The Chinese government has denied compensation for residents, including Tibetan nomads, affected by the construction of the world’s largest hydro-solar plant, residents living near the plant told us.
Chinese state media reported Monday that the Kela mega hydro-photovoltaic complementary power station began its entire operation Sunday. The sprawling solar plant, which covers 16 million square meters, or more than 2,000 soccer fields, has a hydropower component that helps stabilize the energy supply due to shifting weather conditions.
It can generate 2 billion kilowatt-hours every year and fully charge 15,000 electric vehicles with a range of 550 kilometers (340 miles) in just one hour.
But nomadic Tibetans who once grazed their cattle in the area now covered by a sea of solar panels were forced away and offered nothing in return, a Tibetan resident living near Kela told our reporter.
“The Chinese government has begun operating the largest solar power station along with the hydropower dams in Nyakchu county in Kardze [in Chinese, Ganzi] beginning June 24,” the resident said, referring to a separate hydropower project.

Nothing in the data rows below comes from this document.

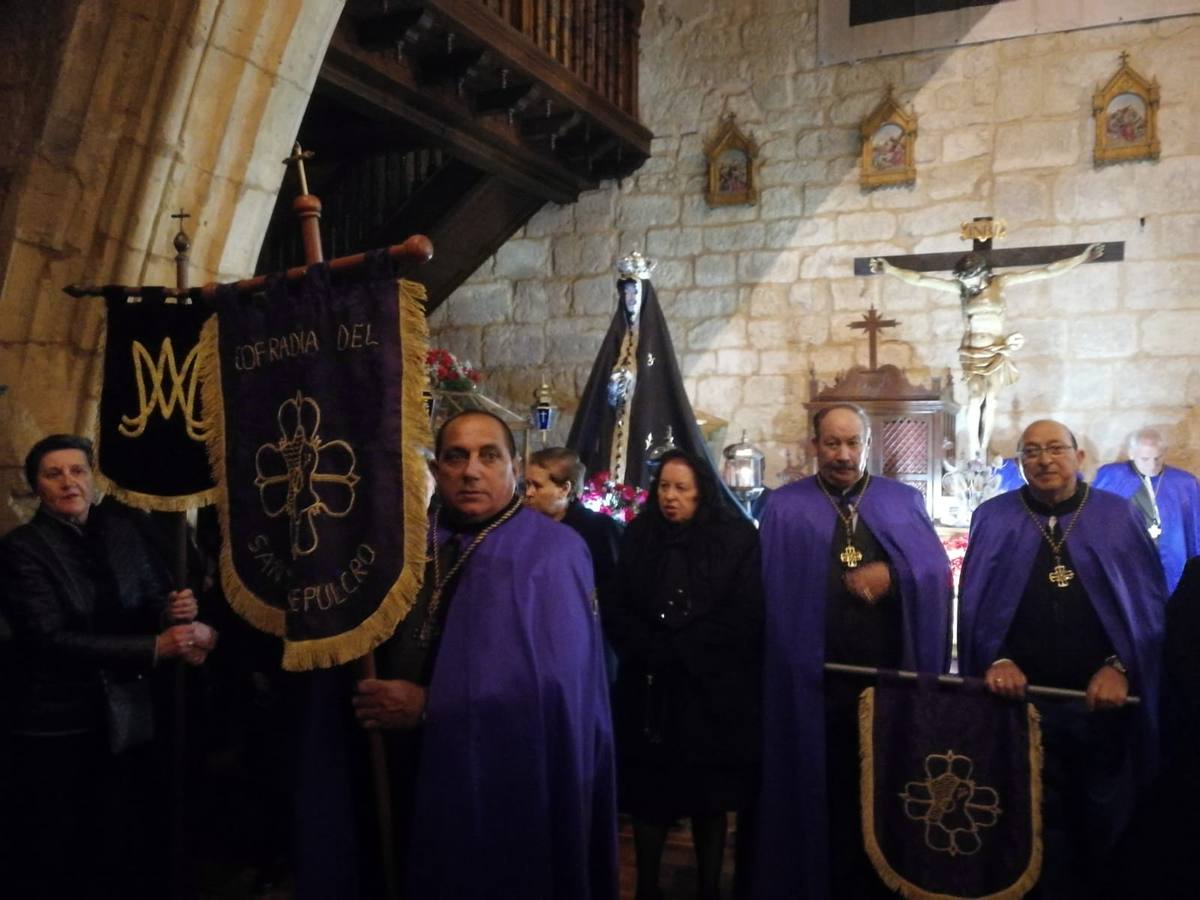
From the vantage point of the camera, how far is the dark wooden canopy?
4770mm

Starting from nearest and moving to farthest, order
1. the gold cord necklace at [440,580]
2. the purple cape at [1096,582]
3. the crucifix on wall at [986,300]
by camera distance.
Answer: the gold cord necklace at [440,580]
the purple cape at [1096,582]
the crucifix on wall at [986,300]

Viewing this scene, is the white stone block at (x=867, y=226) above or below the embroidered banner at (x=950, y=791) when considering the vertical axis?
above

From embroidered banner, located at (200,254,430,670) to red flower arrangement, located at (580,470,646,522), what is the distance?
2.42 metres

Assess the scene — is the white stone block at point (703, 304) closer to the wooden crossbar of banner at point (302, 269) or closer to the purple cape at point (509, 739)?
the wooden crossbar of banner at point (302, 269)

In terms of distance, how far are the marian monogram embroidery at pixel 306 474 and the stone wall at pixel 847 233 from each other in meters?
5.01

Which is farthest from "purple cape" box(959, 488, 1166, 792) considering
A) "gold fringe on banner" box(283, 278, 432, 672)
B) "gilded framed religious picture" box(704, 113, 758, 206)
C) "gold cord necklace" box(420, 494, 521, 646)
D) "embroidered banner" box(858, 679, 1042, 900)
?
"gilded framed religious picture" box(704, 113, 758, 206)

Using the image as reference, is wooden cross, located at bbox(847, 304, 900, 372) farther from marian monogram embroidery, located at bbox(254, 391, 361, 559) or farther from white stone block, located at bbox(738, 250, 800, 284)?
marian monogram embroidery, located at bbox(254, 391, 361, 559)

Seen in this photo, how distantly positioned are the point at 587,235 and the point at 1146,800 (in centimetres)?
576

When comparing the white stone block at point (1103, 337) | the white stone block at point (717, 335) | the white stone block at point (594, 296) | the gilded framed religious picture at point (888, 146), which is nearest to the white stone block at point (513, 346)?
the white stone block at point (594, 296)

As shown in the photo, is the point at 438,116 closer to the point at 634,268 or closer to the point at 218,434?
the point at 634,268

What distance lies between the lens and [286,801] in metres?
3.08

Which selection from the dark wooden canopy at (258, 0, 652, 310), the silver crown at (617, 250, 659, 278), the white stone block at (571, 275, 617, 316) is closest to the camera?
the dark wooden canopy at (258, 0, 652, 310)

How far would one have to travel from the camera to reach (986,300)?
18.4ft

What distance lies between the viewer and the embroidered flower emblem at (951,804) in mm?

“To build and facilitate these power plants, the Chinese government has displaced the local Tibetans in these regions in a land-grab and has not given any compensation yet.”
The resident said that the displaced Tibetans were never informed before the project started.

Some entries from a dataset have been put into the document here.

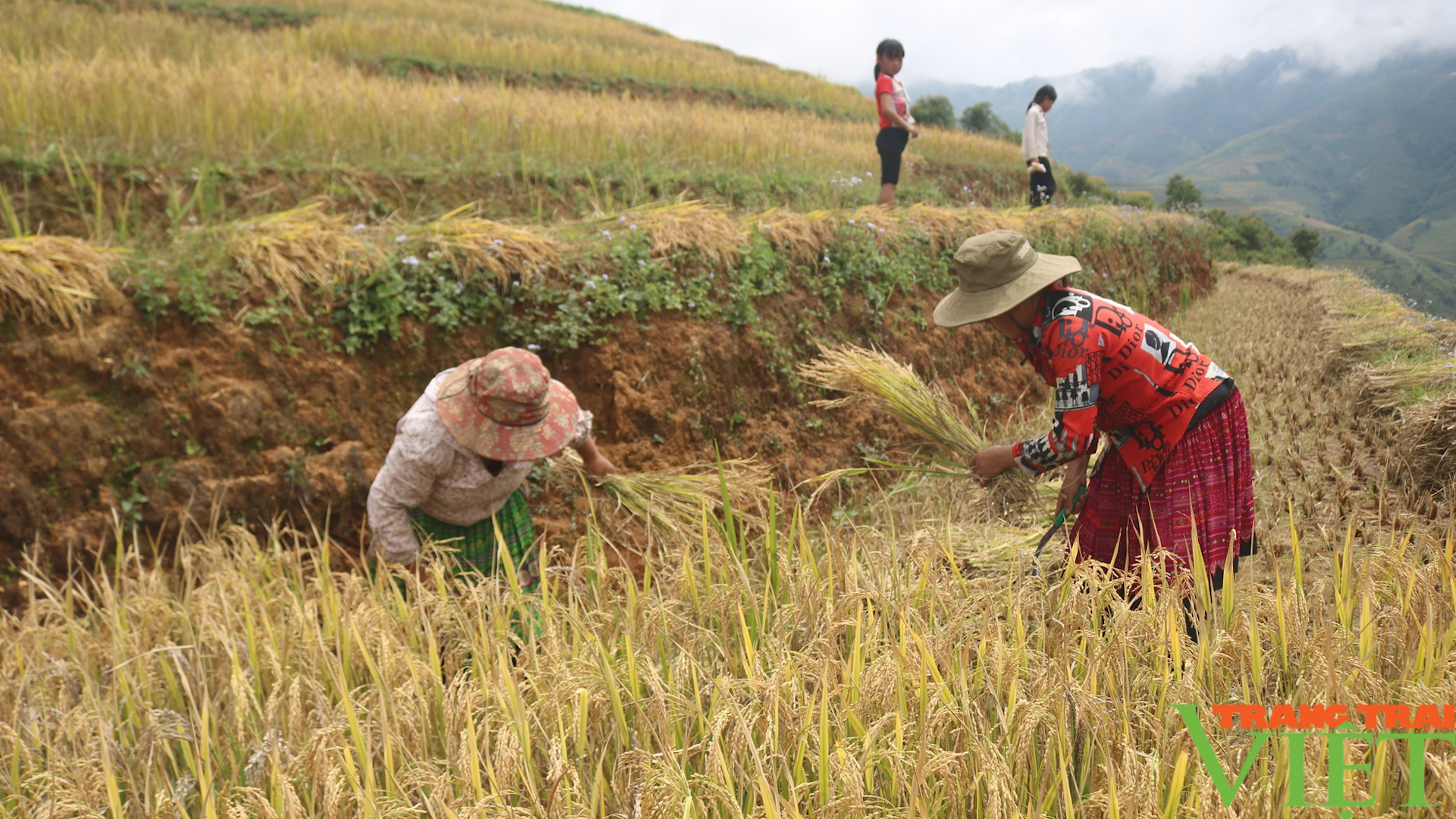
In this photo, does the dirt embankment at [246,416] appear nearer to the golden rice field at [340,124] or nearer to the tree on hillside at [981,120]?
the golden rice field at [340,124]

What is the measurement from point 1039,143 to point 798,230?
13.5 feet

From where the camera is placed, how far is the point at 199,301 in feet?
10.7

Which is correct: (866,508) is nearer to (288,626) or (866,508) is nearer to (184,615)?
(288,626)

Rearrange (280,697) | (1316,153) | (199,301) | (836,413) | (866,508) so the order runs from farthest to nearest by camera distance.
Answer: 1. (1316,153)
2. (836,413)
3. (866,508)
4. (199,301)
5. (280,697)

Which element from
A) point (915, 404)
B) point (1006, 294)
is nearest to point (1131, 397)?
point (1006, 294)

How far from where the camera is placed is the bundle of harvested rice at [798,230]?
491 cm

“Instead, police were stationed near these power plants and locals were not permitted near them,” the person said. “Though the authorities told the local Tibetans that these power plants would be beneficial to livestock and their pastures, but now the Tibetan nomads are being displaced and pushed away to other places.”

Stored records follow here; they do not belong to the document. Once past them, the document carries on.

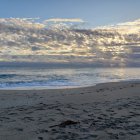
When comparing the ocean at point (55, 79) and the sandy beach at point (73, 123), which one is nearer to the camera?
the sandy beach at point (73, 123)

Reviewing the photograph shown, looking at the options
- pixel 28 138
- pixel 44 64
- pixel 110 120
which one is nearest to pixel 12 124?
pixel 28 138

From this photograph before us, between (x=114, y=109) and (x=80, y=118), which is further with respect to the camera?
(x=114, y=109)

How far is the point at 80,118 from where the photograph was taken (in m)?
9.10

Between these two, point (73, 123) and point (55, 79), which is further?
point (55, 79)

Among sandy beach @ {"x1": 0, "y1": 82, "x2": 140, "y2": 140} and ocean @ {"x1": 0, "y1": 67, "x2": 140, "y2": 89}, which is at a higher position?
sandy beach @ {"x1": 0, "y1": 82, "x2": 140, "y2": 140}

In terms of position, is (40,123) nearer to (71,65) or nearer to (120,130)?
(120,130)

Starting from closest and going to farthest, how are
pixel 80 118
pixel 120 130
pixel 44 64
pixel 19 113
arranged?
pixel 120 130
pixel 80 118
pixel 19 113
pixel 44 64

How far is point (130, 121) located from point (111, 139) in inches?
66.3

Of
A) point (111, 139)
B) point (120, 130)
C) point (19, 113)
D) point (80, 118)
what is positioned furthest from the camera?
point (19, 113)

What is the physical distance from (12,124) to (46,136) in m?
1.57

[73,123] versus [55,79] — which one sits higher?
[73,123]

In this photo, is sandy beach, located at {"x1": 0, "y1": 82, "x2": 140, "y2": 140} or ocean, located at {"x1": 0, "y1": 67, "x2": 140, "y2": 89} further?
ocean, located at {"x1": 0, "y1": 67, "x2": 140, "y2": 89}

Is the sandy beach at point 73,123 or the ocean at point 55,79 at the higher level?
the sandy beach at point 73,123

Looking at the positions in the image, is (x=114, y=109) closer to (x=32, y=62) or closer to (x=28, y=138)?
(x=28, y=138)
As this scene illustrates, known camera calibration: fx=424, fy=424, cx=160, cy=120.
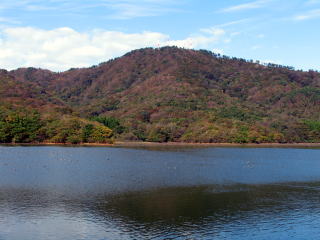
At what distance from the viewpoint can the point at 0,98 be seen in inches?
5782

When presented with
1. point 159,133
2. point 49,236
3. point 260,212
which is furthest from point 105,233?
point 159,133

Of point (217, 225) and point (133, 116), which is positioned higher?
point (133, 116)

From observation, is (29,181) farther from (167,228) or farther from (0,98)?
(0,98)

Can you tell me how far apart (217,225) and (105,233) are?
330 inches

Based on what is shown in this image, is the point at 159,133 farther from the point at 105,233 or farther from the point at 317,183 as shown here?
the point at 105,233

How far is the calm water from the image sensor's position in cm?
2923

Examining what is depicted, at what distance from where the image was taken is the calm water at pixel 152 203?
29.2 m

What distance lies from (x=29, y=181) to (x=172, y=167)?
25634mm

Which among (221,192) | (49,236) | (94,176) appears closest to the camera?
(49,236)

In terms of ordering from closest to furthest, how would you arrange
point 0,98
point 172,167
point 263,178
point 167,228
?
1. point 167,228
2. point 263,178
3. point 172,167
4. point 0,98

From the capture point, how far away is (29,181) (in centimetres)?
4753

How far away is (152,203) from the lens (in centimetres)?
3806

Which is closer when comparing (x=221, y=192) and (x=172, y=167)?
(x=221, y=192)

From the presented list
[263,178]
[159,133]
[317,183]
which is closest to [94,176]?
[263,178]
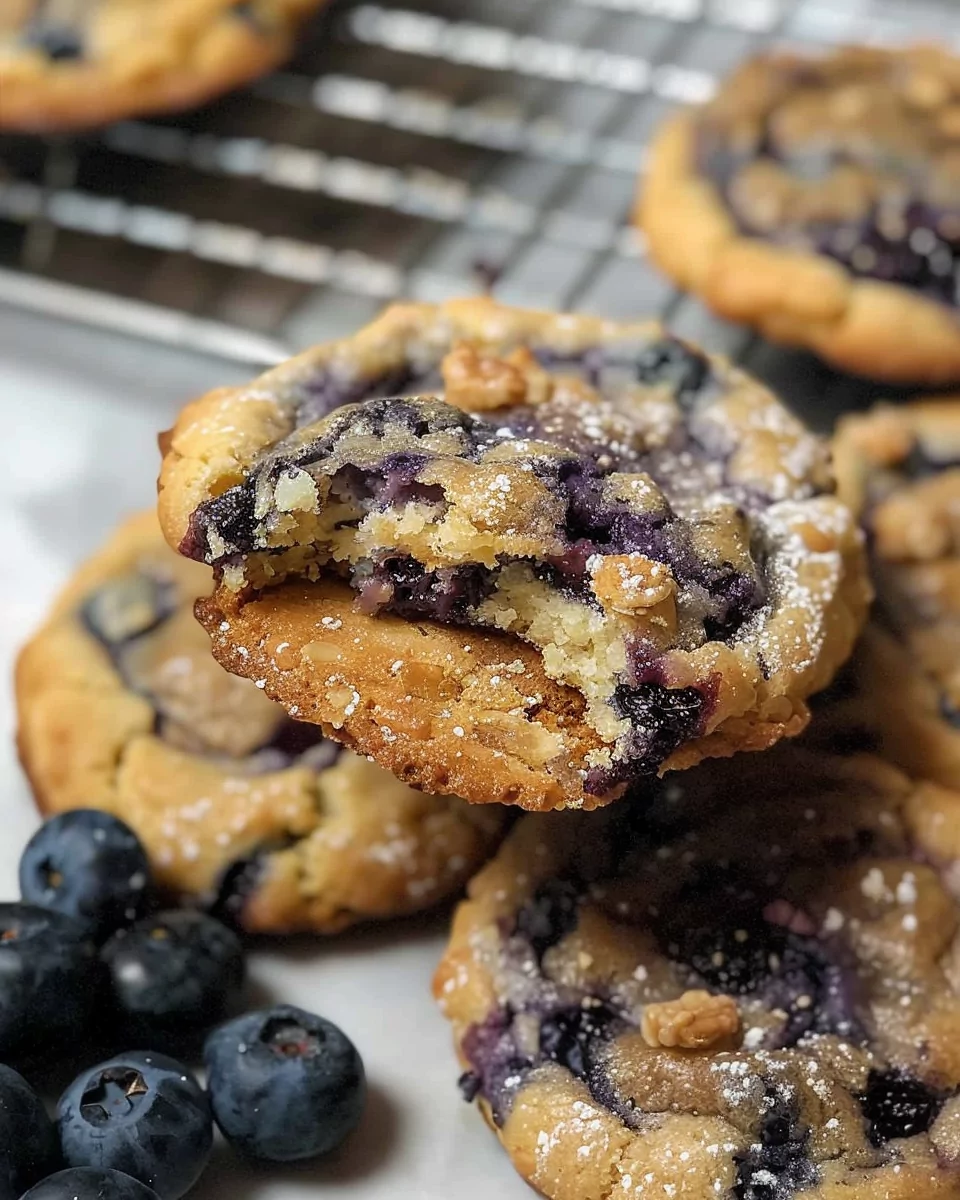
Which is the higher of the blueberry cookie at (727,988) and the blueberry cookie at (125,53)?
the blueberry cookie at (125,53)

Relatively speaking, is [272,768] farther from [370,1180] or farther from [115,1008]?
[370,1180]

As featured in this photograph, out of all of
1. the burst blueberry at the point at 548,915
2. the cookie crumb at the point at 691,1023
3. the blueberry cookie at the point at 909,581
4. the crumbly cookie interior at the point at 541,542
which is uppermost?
the crumbly cookie interior at the point at 541,542

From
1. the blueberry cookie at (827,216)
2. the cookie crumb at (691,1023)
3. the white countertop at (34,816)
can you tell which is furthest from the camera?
the blueberry cookie at (827,216)

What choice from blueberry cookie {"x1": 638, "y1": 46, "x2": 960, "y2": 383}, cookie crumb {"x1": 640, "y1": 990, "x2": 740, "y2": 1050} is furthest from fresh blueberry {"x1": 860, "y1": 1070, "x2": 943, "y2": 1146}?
blueberry cookie {"x1": 638, "y1": 46, "x2": 960, "y2": 383}

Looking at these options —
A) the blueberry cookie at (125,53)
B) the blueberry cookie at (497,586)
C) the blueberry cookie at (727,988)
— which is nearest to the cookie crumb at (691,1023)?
the blueberry cookie at (727,988)

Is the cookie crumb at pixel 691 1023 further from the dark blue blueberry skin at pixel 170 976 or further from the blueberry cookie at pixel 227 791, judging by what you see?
the dark blue blueberry skin at pixel 170 976

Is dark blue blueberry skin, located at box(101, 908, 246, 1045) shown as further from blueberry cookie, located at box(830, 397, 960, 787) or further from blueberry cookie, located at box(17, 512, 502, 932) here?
blueberry cookie, located at box(830, 397, 960, 787)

The nomads had filed complaints with the Chinese government to no avail, another Tibetan resident said.
“In April this year, the local Tibetans pleaded with the Chinese authorities to stop these projects,” the second person said. “However it is very clear that no opposition to displacement and resettlement is possible and that local Tibetans have no choice but to comply with the government’s orders.”
The power plants pose a serious threat to Tibet’s fragile environment, Lobsang Yangtso, an environmental researcher at the San Francisco-based Tibet International Network.
“China’s policies and the expansion of infrastructure in Tibet are the cause of earthquakes, floods and various types of irreversible damage to the ecosystem,” she said.